Cmdr. Brent Schmadeke relieved Cmdr. Joan Snaith as the commanding officer of Coast Guard Air Station Port Angeles during a change of command ceremony at the unit Thursday, June 30.
Rear Adm. Mel Bouboulis, commander, 13th Coast Guard District, presided over the event.
The actual event took place while both Schmadeke and Snaith flew separate aircraft in formation overhead of those in attendance. Once approval was gained from Bouboulis, Schmadeke maneuvered into the lead position of the formation flight thereby assuming command duties and responsibilities of the flight and unit.
Prior to reporting to Air Station Port Angeles, Schmadeke served as Deputy of Aviation Forces at Coast Guard Headquarters, where he was responsible for providing aviation resources, doctrine, oversight, and training programs.
This will be his third tour at the air station, as he was previously the operations officer from 2016 to 2019 and was a newly qualified aviator when he reported in 2005 for his first tour in Port Angeles.
Snaith, who served as the Air Station Port Angeles commanding officer since 2019, was also promoted to the rank of captain during the ceremony. She now heads to the Los Angeles area to serve as a RAND fellow, where she will assist senior leaders with the strategic thinking and planning needed to meet the challenges of present missions and to prepare the Coast Guard for the future.
The Air Station on Ediz Hook was commissioned in 1935, becoming the first permanent Coast Guard air station on the Pacific Coast. There are currently around 95 Coast Guard members and three MH-65E Dolphin helicopters located at the unit.

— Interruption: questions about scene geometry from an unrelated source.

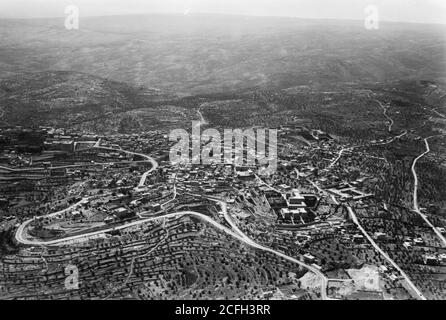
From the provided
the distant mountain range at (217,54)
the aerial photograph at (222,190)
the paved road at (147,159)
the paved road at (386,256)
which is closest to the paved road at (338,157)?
the aerial photograph at (222,190)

The crews conduct search and rescue, law enforcement, homeland security, and environmental protection missions throughout Puget Sound, the Strait of Juan de Fuca, the Washington Coast, and all points in between, often working with partner agencies in Canada.
The change of command ceremony is a time-honored military tradition that marks a transfer of total responsibility and authority from one individual to another. The ceremony is conducted to formally demonstrate the continuity of authority within a U.S. military command.